▶ _YOUR OBJECTIVE_:
Answer these questions from the news archive:
(a) On which day of the week and at what time are the talks on the Last Things held?
(b) In which town and country is the Benedictine monastery that Fr Cassian and Fr Benedict came from?
(c) How many years ago did the Chelmsford community gain its independence?

▶ _EXTRACT_:
******************************
News Archive

Friday 31 October 2014

The Last Things


There will be a series of talks in the Parish Centre during November on the Last Things - on Saturdays at 11am.

1st November – Death
8th November – Judgement
15th November – Heaven
22nd November – Hell

Tea and coffee will be served beforehand

Wednesday 29 October 2014

Marriage and Monasticism

On Monday, we welcomed Fr Cassian and Fr Benedict from the Benedictine monastery in Norcia for the talk Marriage and Monasticism. Br Gregory has written the following summary for the Norbertine Vocations blog.


I was greatly privileged last night to be able to listen to a talk given by Fr Cassian and Fr Benedict from the Benedictine monastery in Norcia, in Italy, which is the birthplace of St Benedict.

The address was on the subject of stability, comparing and contrasting the monastic life with married life, which is a wonderful title, since these two ways are the principal ways by which we might live the Christian life more perfectly, so it seems fitting to compare and contrast them.

Stability, of course, is something that we Norbertines share with the Benedictines, although, unlike monks, we do not make a vow of stability in the same way as do monks (they make specific vows of stability, conversion of manners, and obedience, although the principle is the same). Our vows of poverty, consecrated celibacy and obedience are always made, however, in the context of stability: we make our vows not only to God, but to our superior, and our brethren, before the people of God, in our particular houses. Monastic stability does not necessarily mean, however, stability in a particular building, although that is an important part of it, of course. We must be able to love our buildings, and be comfortable in them, and, when the time comes, expand them. Given that monasteries are supposed to be little beacons of heaven (more visible from the outside, perhaps!), it seems fitting to apply the analogy of the psalmist to a monastic building, who, referring to Jerusalem (a type of heaven in the old testament), says: “thy servants think upon her stones” (Ps 102:14).

The monks of Norcia re-founded this ancient monastery 16 years ago – they are now 20 in number, 11 in solemn vows – and are steadily growing, and now need to expand their buildings. In Chelmsford, we are a younger community – our independence was gained 10 years ago, and we have been in Chelmsford for only 6 years – and, given that God has seen fit to bestow vocations upon us, it will be our responsibility also to expand our capacity. Stability refers to a commitment to a particular group of people in a particular place at a particular time. The love and affection we have for each other has brethren is similar to familial love: if we are parents, we do not choose our children; as children, we do not choose our parents, or our brothers and sisters. In religious life, this is also the case: we do not choose our brethren. They are already there when we join, and, after we join, more will follow. God gives them to us – and God gives us to others – as a means of sanctification.
******************************
▶ _DATASET SECTION_:

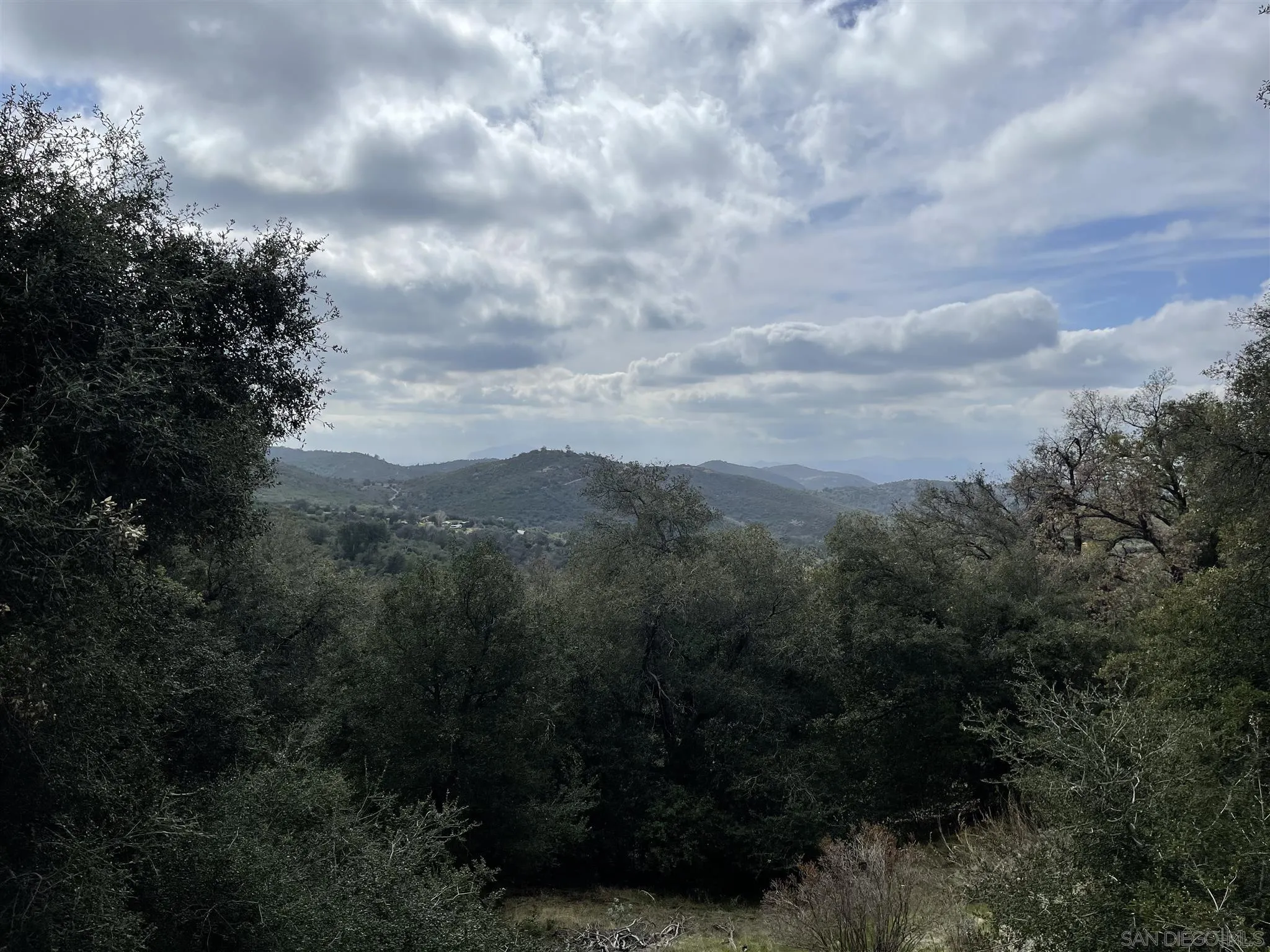 5885 Grandview Road Julian, CA 92036 - Photo 7 of 12 a view of a city with lush green forest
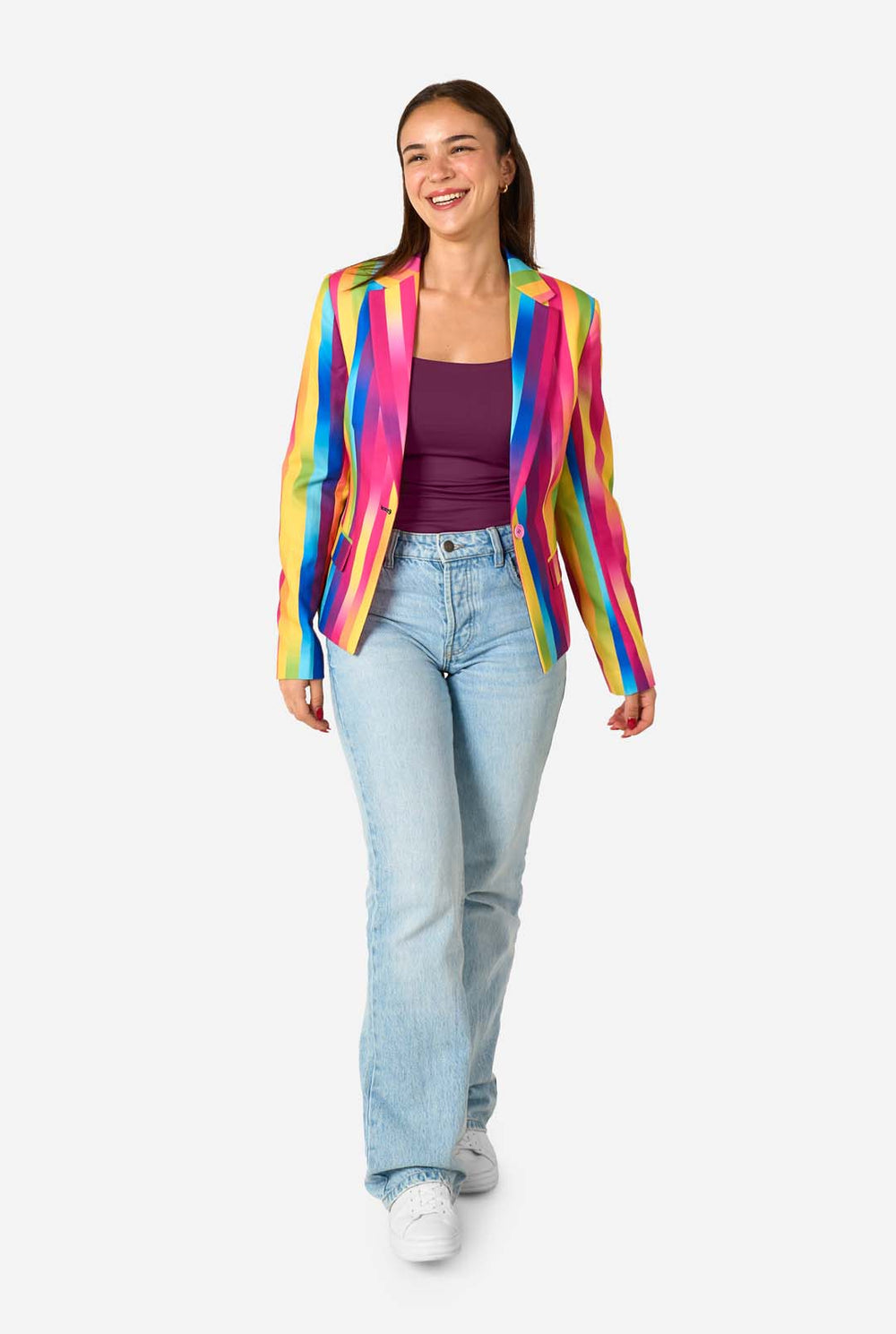 Woman wearing a colorful striped blazer against a white background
******************************
▶ _THE COMPLETED TASK_:
(a) On Saturdays at 11am.
(b) In Norcia, in Italy.
(c) 10 years ago.